Summary & Conclusion

Four research articles were reviewed and analyzed that experimentally tested the effects on the consumption of cocoa flavanols on cardiovascular health and functioning. All studies recorded baseline values for what they were measuring prior to starting the experiment, occurred over an extended period of time and featured a treatment group and a control group. Similar methods were used for assessing cardiovascular functioning and health throughout the experiments. According to West et al. (2014) flavonol consumption increases brachial artery diameter by 6% and stroke volume by 22%, as well as decreases arterial stiffness for female participants. No change in blood pressure was observed. Sansone et al. (2015) found no change in brachial artery diameter, but a decrease in blood pressure of 4.4 mmHg systolic and 3.9 mmHg diastolic was observed as well as a 0.2 mmol/L decrease in total cholesterol. Massee et al. (2015) measured changes in peripheral and central aortic blood pressure as well as blood flow velocity and found that CF consumption had no effect on cardiovascular health. Lastly, Heiss et al. (2015) found a decrease in blood pressure for participants as well as a decrease in TPR. No effect was observed on stroke volume or cardiac output.
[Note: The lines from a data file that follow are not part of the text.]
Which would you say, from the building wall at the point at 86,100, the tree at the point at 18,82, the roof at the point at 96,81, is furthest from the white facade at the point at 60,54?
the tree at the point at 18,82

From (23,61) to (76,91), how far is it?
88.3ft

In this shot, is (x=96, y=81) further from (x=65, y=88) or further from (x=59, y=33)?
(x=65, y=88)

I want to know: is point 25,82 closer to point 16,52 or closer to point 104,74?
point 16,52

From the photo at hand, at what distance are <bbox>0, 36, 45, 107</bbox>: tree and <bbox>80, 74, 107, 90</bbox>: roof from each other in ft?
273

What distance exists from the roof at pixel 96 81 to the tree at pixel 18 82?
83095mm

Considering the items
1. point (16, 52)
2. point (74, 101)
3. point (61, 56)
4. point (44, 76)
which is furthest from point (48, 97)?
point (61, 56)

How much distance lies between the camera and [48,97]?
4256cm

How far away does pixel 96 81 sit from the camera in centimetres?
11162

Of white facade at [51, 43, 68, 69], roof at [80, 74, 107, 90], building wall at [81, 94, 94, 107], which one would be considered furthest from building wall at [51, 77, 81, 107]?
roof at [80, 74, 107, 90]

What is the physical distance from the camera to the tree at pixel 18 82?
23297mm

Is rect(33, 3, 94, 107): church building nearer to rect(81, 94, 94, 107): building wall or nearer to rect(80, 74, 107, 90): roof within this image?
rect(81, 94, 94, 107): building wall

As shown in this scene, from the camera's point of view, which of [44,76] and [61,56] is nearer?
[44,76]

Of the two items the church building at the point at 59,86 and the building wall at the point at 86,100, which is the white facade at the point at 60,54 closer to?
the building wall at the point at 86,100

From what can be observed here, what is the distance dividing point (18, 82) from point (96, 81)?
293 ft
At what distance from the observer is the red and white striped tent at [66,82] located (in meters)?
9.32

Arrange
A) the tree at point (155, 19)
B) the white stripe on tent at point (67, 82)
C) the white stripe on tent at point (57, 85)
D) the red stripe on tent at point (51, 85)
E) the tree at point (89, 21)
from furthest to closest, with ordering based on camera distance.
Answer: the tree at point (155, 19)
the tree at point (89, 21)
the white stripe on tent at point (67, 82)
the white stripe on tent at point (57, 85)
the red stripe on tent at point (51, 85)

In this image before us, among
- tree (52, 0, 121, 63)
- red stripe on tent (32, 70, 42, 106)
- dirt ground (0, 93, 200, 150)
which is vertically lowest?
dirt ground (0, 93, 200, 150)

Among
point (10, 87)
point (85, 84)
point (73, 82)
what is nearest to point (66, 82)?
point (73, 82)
The information gathered from these studies can be used in a clinical setting to teach patients how to improve their cardiovascular health. Encouragement of consumption CF containing foods while in the hospital could help to promote healthy habits when the patient is discharged. If the patient doesn’t like chocolate containing foods, CF can also be consumed in tablet form. Nurses can educate patients on the studies that have been done in order to encourage patients to take the initiative and make changes in their daily life to improve cardiovascular health. During this teaching portion, it is important to explain the effects of cocoa flavanol consumption and why those effects might be desirable for the patient. To assess patient understanding, a teach back method may be appropriate to ensure the patient fully understands the importance of cardiovascular health as well as how flavanol consumption can promote healthy cardiovascular functioning.

In conclusion, cocoa flavanol consumption improves cardiovascular functioning and health in a variety of ways and for various populations. It is important to implement things into everyday life that promote heart health for people with and without CVD. Those without CVD ca n implement things into their life to increase cardiovascular health, and those with CVD can improve overall function and decrease risks of complications associated with CVD such as stroke and MI. Dark chocolate consumption can be an easy and tasty way for individuals to promote cardiovascular health and functioning.